The title Fourteen Friends was based upon a litmus print that my cousin Daniel had shown me the eve before I flew home out of Paris, in which fourteen shadowy green shapes gave me the idea. This became the working title for the song, at a time when obscure New Order-ish titles which had no direct lyrical reference to their respective songs began to crop up regularly in my work.

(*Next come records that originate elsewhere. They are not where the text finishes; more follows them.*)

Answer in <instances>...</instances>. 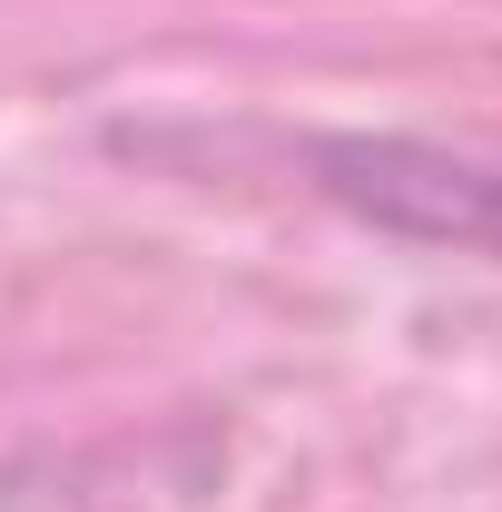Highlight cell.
I'll use <instances>...</instances> for the list:
<instances>
[{
	"label": "cell",
	"mask_w": 502,
	"mask_h": 512,
	"mask_svg": "<svg viewBox=\"0 0 502 512\" xmlns=\"http://www.w3.org/2000/svg\"><path fill=\"white\" fill-rule=\"evenodd\" d=\"M325 188L355 197L365 217L404 227V237H443V247H502V168L443 158V148H335Z\"/></svg>",
	"instance_id": "1"
}]
</instances>
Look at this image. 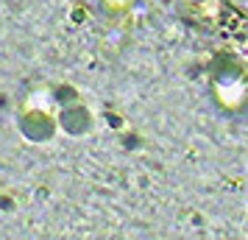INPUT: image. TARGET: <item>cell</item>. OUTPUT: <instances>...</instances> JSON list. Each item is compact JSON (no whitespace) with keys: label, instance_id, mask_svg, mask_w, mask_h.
Segmentation results:
<instances>
[{"label":"cell","instance_id":"obj_1","mask_svg":"<svg viewBox=\"0 0 248 240\" xmlns=\"http://www.w3.org/2000/svg\"><path fill=\"white\" fill-rule=\"evenodd\" d=\"M243 70L234 67V70H223V76H217L215 79V95H217V101L223 103L226 109H234V101L232 98H237V103L246 101V81H243V76H240Z\"/></svg>","mask_w":248,"mask_h":240}]
</instances>
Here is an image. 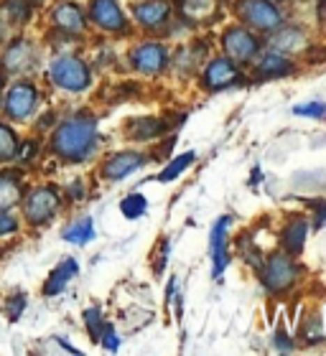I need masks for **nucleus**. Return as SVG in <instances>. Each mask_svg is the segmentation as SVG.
<instances>
[{
    "mask_svg": "<svg viewBox=\"0 0 326 356\" xmlns=\"http://www.w3.org/2000/svg\"><path fill=\"white\" fill-rule=\"evenodd\" d=\"M212 13H217V0H184L181 3V15L192 23L207 21Z\"/></svg>",
    "mask_w": 326,
    "mask_h": 356,
    "instance_id": "obj_20",
    "label": "nucleus"
},
{
    "mask_svg": "<svg viewBox=\"0 0 326 356\" xmlns=\"http://www.w3.org/2000/svg\"><path fill=\"white\" fill-rule=\"evenodd\" d=\"M148 211V201L143 193H127L125 199L120 201V214L125 219H141Z\"/></svg>",
    "mask_w": 326,
    "mask_h": 356,
    "instance_id": "obj_24",
    "label": "nucleus"
},
{
    "mask_svg": "<svg viewBox=\"0 0 326 356\" xmlns=\"http://www.w3.org/2000/svg\"><path fill=\"white\" fill-rule=\"evenodd\" d=\"M69 193H75V199H84V186L77 181V184L69 186Z\"/></svg>",
    "mask_w": 326,
    "mask_h": 356,
    "instance_id": "obj_37",
    "label": "nucleus"
},
{
    "mask_svg": "<svg viewBox=\"0 0 326 356\" xmlns=\"http://www.w3.org/2000/svg\"><path fill=\"white\" fill-rule=\"evenodd\" d=\"M130 64L141 74L156 76L169 67V49L163 44H143L130 54Z\"/></svg>",
    "mask_w": 326,
    "mask_h": 356,
    "instance_id": "obj_8",
    "label": "nucleus"
},
{
    "mask_svg": "<svg viewBox=\"0 0 326 356\" xmlns=\"http://www.w3.org/2000/svg\"><path fill=\"white\" fill-rule=\"evenodd\" d=\"M79 273V265H77V260H64L61 265H56L52 270V275H49V280H46V285H44V293L46 296H59L61 290L67 288L69 285V280L75 277V275Z\"/></svg>",
    "mask_w": 326,
    "mask_h": 356,
    "instance_id": "obj_19",
    "label": "nucleus"
},
{
    "mask_svg": "<svg viewBox=\"0 0 326 356\" xmlns=\"http://www.w3.org/2000/svg\"><path fill=\"white\" fill-rule=\"evenodd\" d=\"M224 54L230 56L232 61H252L260 54V41L255 38V33H250L242 26H235V29H227V33L222 36Z\"/></svg>",
    "mask_w": 326,
    "mask_h": 356,
    "instance_id": "obj_6",
    "label": "nucleus"
},
{
    "mask_svg": "<svg viewBox=\"0 0 326 356\" xmlns=\"http://www.w3.org/2000/svg\"><path fill=\"white\" fill-rule=\"evenodd\" d=\"M84 323H87V331L89 336H92V341H100V334H102V311L100 308H87L84 311Z\"/></svg>",
    "mask_w": 326,
    "mask_h": 356,
    "instance_id": "obj_28",
    "label": "nucleus"
},
{
    "mask_svg": "<svg viewBox=\"0 0 326 356\" xmlns=\"http://www.w3.org/2000/svg\"><path fill=\"white\" fill-rule=\"evenodd\" d=\"M273 44L275 46H281L283 51L286 54H290L296 46H301L304 44V36H301V31H283L281 36H275L273 38Z\"/></svg>",
    "mask_w": 326,
    "mask_h": 356,
    "instance_id": "obj_30",
    "label": "nucleus"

It became one of the three songs which I recorded in my second session at Trax, during the second and third weeks of March ’88. The other two were What You Want and Once Is Not Enough. I figured I had several markets covered with these three, and had a better chance when I hit both local radio as well as John Guarnieri at EMI/America. Once again, I did virtually everything myself, except for a hihat overdub by John Matthew, and backgrounds by Chris and a girl named Anne, who was the bride-to-be of one of my coworkers at Eddie Bauer.
I think it features some of my best guitar and keyboard arrangements ever. It also gave me my second-ever airplay on KLOS’s Local Licks, May 17, 1988.
I had considered sending this song in because it was the only one from the three I had just done in-studio without such a strong emphasis on keyboards. I felt intimidated slightly by the redneck attitude of stations like KLOS which felt that music had to be about rock and roll, and that rock and roll was only what was easily recognizable as such. Still, I did not want to take too many risks, I just wanted airplay.
What I had not realized when I submitted my tape was that there was no clear limit as to how much they would play on that show. By sending in only that one song, mine got played towards the end of the show after three metal bands, all with names taken after extant medieval plagues and diseases; I felt slightly embarrassed to have the only decently produced and melodic tune on the show, and be shoved away into this corner slot with it.
It felt weird, hearing myself come on right after these metal-heads, who were undoubtedly all tuned in with their blonde Spandex-wearing girl–friends who were probably blowing them during the show, listening to an hour-and-a-half of them thrashing about, to then be followed by this guy with a regular name “Eric Scott’s Rhythm Factory” (which, in that context, sounded as unconvincing as “The Mickey Mouse Factory”), and who sang like some depressed English pop star like Morrissey or something.
I had prepared this extremely vague biography to send in with the tape, and during the show, it was certainly amusing to hear Joe Benson read out all sorts of impressive fibs about me to the people of L.A.:
Joe Benson: … Up next we have the Eric Scott Rhythm Factory. Eric actually has, uh, three or four guys behind him here, out of Los Angeles, been playing here for almost two years. This song is called “Stop the Tears.” This is Eric Scott Rhythm Factory on KLOS.
(cues “Stop The Tears”)
95.5 KLOS Los Angeles. On the Local Licks Program, that’s Eric Scott’s Rhythm Factory… “Stop the Tears” is the name of the song; Eric does the vocals, uh, (squinting at sheet) plays guitar, keyboards and bass, uh, John Stewart is the drummer on this, and he had backing vocals from Ann Coatney and Chris Shaw. He’s currently auditioning members for the band. Ahh, (making things up) been recording with uh, John and Ann and Chris, for about 18 months… a little over 18 months, now; (totally off the deep end) They’ve recorded a number of things… this is the most recent one… and we’re looking forward to seeing what happens for Eric and the band… That takes care of Local Licks tonight…
Afterwards, I called all the friends who had listened, and apologized.
Dark songs. Some immediate comparisons were made to Julian Cope, New Order…and John Cale! I thought my vocals really worked at the time…now I think quite differently. I once said I would never write anything so insipid as a love ballad. This is the one album that contains a stab at that type of songwriting. I played all the instruments and sang most of the parts. This was my first collection of 10 songs of love, lust and disappointment. All were penned in varying states of romantic despair.”